> _SUPPLIED RECORDS_
----

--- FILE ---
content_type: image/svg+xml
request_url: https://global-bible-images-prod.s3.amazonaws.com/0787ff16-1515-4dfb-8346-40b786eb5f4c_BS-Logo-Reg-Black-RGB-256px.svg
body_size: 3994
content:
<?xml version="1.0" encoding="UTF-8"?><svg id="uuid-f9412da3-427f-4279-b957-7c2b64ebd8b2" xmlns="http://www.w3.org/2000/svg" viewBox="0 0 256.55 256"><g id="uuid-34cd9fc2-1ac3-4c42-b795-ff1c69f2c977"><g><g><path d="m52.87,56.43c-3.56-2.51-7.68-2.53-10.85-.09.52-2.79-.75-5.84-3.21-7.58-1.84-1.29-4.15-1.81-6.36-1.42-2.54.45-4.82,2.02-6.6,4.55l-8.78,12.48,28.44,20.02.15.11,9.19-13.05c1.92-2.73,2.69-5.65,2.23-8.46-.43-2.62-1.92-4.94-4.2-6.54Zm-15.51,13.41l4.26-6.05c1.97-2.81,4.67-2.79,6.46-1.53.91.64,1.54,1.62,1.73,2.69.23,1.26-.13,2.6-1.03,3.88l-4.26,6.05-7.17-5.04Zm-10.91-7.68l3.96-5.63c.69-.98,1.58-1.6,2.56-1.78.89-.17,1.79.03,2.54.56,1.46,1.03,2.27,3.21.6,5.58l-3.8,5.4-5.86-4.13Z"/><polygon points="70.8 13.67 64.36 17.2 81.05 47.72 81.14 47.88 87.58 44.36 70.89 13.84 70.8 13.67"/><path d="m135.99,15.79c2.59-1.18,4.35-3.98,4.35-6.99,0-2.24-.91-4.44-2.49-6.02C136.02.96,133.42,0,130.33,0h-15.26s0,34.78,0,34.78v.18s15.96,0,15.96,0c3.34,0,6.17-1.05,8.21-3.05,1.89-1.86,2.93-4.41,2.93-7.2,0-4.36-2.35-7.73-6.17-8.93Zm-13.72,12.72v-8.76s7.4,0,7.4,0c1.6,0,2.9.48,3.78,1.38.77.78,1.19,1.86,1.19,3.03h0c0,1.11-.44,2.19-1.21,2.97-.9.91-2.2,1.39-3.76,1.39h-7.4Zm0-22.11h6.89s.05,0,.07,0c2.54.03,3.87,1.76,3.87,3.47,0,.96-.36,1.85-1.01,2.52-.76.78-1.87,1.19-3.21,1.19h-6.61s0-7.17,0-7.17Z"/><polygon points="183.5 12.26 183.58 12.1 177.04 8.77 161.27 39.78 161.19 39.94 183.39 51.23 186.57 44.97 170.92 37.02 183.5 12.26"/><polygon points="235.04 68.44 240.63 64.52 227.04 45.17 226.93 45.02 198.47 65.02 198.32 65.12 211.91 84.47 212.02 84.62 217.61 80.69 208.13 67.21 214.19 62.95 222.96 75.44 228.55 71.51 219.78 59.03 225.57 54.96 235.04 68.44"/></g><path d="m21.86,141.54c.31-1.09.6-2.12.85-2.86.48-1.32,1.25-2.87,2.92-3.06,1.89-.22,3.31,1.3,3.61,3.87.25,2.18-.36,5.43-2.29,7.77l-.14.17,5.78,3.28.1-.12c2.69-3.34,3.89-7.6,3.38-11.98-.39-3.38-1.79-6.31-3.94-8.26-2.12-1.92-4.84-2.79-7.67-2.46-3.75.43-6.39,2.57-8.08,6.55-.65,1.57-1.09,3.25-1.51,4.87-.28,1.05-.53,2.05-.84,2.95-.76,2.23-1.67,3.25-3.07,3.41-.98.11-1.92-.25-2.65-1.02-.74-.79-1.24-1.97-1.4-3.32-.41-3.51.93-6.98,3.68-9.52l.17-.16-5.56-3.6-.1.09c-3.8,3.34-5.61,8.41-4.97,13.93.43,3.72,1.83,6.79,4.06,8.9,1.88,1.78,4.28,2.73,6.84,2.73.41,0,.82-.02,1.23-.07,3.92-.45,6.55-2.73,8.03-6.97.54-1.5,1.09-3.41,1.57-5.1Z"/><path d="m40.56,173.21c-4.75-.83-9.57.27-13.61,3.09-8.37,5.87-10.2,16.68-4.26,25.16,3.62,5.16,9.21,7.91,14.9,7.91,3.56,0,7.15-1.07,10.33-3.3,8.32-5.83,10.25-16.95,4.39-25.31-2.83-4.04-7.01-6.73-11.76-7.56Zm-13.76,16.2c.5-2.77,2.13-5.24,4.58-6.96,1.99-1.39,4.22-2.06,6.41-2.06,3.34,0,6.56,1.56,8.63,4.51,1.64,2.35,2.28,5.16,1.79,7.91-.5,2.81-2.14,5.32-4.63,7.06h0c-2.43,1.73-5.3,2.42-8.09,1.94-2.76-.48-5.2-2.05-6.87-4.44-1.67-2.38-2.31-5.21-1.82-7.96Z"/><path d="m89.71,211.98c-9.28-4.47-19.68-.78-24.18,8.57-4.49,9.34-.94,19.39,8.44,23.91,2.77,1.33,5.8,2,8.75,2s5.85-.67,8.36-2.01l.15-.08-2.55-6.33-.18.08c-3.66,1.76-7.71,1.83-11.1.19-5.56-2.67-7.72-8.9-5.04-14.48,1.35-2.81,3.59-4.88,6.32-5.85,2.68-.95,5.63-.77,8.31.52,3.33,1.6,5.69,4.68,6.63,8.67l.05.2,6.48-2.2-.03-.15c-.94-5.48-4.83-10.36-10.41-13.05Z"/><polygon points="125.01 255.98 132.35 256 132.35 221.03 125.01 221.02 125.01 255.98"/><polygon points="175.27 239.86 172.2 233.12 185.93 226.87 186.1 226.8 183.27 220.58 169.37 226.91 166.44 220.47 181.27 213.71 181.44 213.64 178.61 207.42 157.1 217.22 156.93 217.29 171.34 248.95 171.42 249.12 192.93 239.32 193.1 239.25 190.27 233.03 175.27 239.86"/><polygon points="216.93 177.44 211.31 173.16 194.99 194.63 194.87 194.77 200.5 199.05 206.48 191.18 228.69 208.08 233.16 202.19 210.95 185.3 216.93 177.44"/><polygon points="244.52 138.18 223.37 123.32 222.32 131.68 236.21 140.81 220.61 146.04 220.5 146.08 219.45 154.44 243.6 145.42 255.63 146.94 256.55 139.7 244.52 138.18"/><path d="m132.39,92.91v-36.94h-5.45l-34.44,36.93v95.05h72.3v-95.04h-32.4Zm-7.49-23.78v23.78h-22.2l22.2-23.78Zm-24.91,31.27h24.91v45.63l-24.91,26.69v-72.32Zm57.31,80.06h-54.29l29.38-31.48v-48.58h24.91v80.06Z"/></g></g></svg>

----

> _ACTIVITY_
When copying the data above, keep every line exactly as written.

> _TASK SOLUTION_
--- FILE ---
content_type: image/svg+xml
request_url: https://global-bible-images-prod.s3.amazonaws.com/0787ff16-1515-4dfb-8346-40b786eb5f4c_BS-Logo-Reg-Black-RGB-256px.svg
body_size: 3994
content:
<?xml version="1.0" encoding="UTF-8"?><svg id="uuid-f9412da3-427f-4279-b957-7c2b64ebd8b2" xmlns="http://www.w3.org/2000/svg" viewBox="0 0 256.55 256"><g id="uuid-34cd9fc2-1ac3-4c42-b795-ff1c69f2c977"><g><g><path d="m52.87,56.43c-3.56-2.51-7.68-2.53-10.85-.09.52-2.79-.75-5.84-3.21-7.58-1.84-1.29-4.15-1.81-6.36-1.42-2.54.45-4.82,2.02-6.6,4.55l-8.78,12.48,28.44,20.02.15.11,9.19-13.05c1.92-2.73,2.69-5.65,2.23-8.46-.43-2.62-1.92-4.94-4.2-6.54Zm-15.51,13.41l4.26-6.05c1.97-2.81,4.67-2.79,6.46-1.53.91.64,1.54,1.62,1.73,2.69.23,1.26-.13,2.6-1.03,3.88l-4.26,6.05-7.17-5.04Zm-10.91-7.68l3.96-5.63c.69-.98,1.58-1.6,2.56-1.78.89-.17,1.79.03,2.54.56,1.46,1.03,2.27,3.21.6,5.58l-3.8,5.4-5.86-4.13Z"/><polygon points="70.8 13.67 64.36 17.2 81.05 47.72 81.14 47.88 87.58 44.36 70.89 13.84 70.8 13.67"/><path d="m135.99,15.79c2.59-1.18,4.35-3.98,4.35-6.99,0-2.24-.91-4.44-2.49-6.02C136.02.96,133.42,0,130.33,0h-15.26s0,34.78,0,34.78v.18s15.96,0,15.96,0c3.34,0,6.17-1.05,8.21-3.05,1.89-1.86,2.93-4.41,2.93-7.2,0-4.36-2.35-7.73-6.17-8.93Zm-13.72,12.72v-8.76s7.4,0,7.4,0c1.6,0,2.9.48,3.78,1.38.77.78,1.19,1.86,1.19,3.03h0c0,1.11-.44,2.19-1.21,2.97-.9.91-2.2,1.39-3.76,1.39h-7.4Zm0-22.11h6.89s.05,0,.07,0c2.54.03,3.87,1.76,3.87,3.47,0,.96-.36,1.85-1.01,2.52-.76.78-1.87,1.19-3.21,1.19h-6.61s0-7.17,0-7.17Z"/><polygon points="183.5 12.26 183.58 12.1 177.04 8.77 161.27 39.78 161.19 39.94 183.39 51.23 186.57 44.97 170.92 37.02 183.5 12.26"/><polygon points="235.04 68.44 240.63 64.52 227.04 45.17 226.93 45.02 198.47 65.02 198.32 65.12 211.91 84.47 212.02 84.62 217.61 80.69 208.13 67.21 214.19 62.95 222.96 75.44 228.55 71.51 219.78 59.03 225.57 54.96 235.04 68.44"/></g><path d="m21.86,141.54c.31-1.09.6-2.12.85-2.86.48-1.32,1.25-2.87,2.92-3.06,1.89-.22,3.31,1.3,3.61,3.87.25,2.18-.36,5.43-2.29,7.77l-.14.17,5.78,3.28.1-.12c2.69-3.34,3.89-7.6,3.38-11.98-.39-3.38-1.79-6.31-3.94-8.26-2.12-1.92-4.84-2.79-7.67-2.46-3.75.43-6.39,2.57-8.08,6.55-.65,1.57-1.09,3.25-1.51,4.87-.28,1.05-.53,2.05-.84,2.95-.76,2.23-1.67,3.25-3.07,3.41-.98.11-1.92-.25-2.65-1.02-.74-.79-1.24-1.97-1.4-3.32-.41-3.51.93-6.98,3.68-9.52l.17-.16-5.56-3.6-.1.09c-3.8,3.34-5.61,8.41-4.97,13.93.43,3.72,1.83,6.79,4.06,8.9,1.88,1.78,4.28,2.73,6.84,2.73.41,0,.82-.02,1.23-.07,3.92-.45,6.55-2.73,8.03-6.97.54-1.5,1.09-3.41,1.57-5.1Z"/><path d="m40.56,173.21c-4.75-.83-9.57.27-13.61,3.09-8.37,5.87-10.2,16.68-4.26,25.16,3.62,5.16,9.21,7.91,14.9,7.91,3.56,0,7.15-1.07,10.33-3.3,8.32-5.83,10.25-16.95,4.39-25.31-2.83-4.04-7.01-6.73-11.76-7.56Zm-13.76,16.2c.5-2.77,2.13-5.24,4.58-6.96,1.99-1.39,4.22-2.06,6.41-2.06,3.34,0,6.56,1.56,8.63,4.51,1.64,2.35,2.28,5.16,1.79,7.91-.5,2.81-2.14,5.32-4.63,7.06h0c-2.43,1.73-5.3,2.42-8.09,1.94-2.76-.48-5.2-2.05-6.87-4.44-1.67-2.38-2.31-5.21-1.82-7.96Z"/><path d="m89.71,211.98c-9.28-4.47-19.68-.78-24.18,8.57-4.49,9.34-.94,19.39,8.44,23.91,2.77,1.33,5.8,2,8.75,2s5.85-.67,8.36-2.01l.15-.08-2.55-6.33-.18.08c-3.66,1.76-7.71,1.83-11.1.19-5.56-2.67-7.72-8.9-5.04-14.48,1.35-2.81,3.59-4.88,6.32-5.85,2.68-.95,5.63-.77,8.31.52,3.33,1.6,5.69,4.68,6.63,8.67l.05.2,6.48-2.2-.03-.15c-.94-5.48-4.83-10.36-10.41-13.05Z"/><polygon points="125.01 255.98 132.35 256 132.35 221.03 125.01 221.02 125.01 255.98"/><polygon points="175.27 239.86 172.2 233.12 185.93 226.87 186.1 226.8 183.27 220.58 169.37 226.91 166.44 220.47 181.27 213.71 181.44 213.64 178.61 207.42 157.1 217.22 156.93 217.29 171.34 248.95 171.42 249.12 192.93 239.32 193.1 239.25 190.27 233.03 175.27 239.86"/><polygon points="216.93 177.44 211.31 173.16 194.99 194.63 194.87 194.77 200.5 199.05 206.48 191.18 228.69 208.08 233.16 202.19 210.95 185.3 216.93 177.44"/><polygon points="244.52 138.18 223.37 123.32 222.32 131.68 236.21 140.81 220.61 146.04 220.5 146.08 219.45 154.44 243.6 145.42 255.63 146.94 256.55 139.7 244.52 138.18"/><path d="m132.39,92.91v-36.94h-5.45l-34.44,36.93v95.05h72.3v-95.04h-32.4Zm-7.49-23.78v23.78h-22.2l22.2-23.78Zm-24.91,31.27h24.91v45.63l-24.91,26.69v-72.32Zm57.31,80.06h-54.29l29.38-31.48v-48.58h24.91v80.06Z"/></g></g></svg>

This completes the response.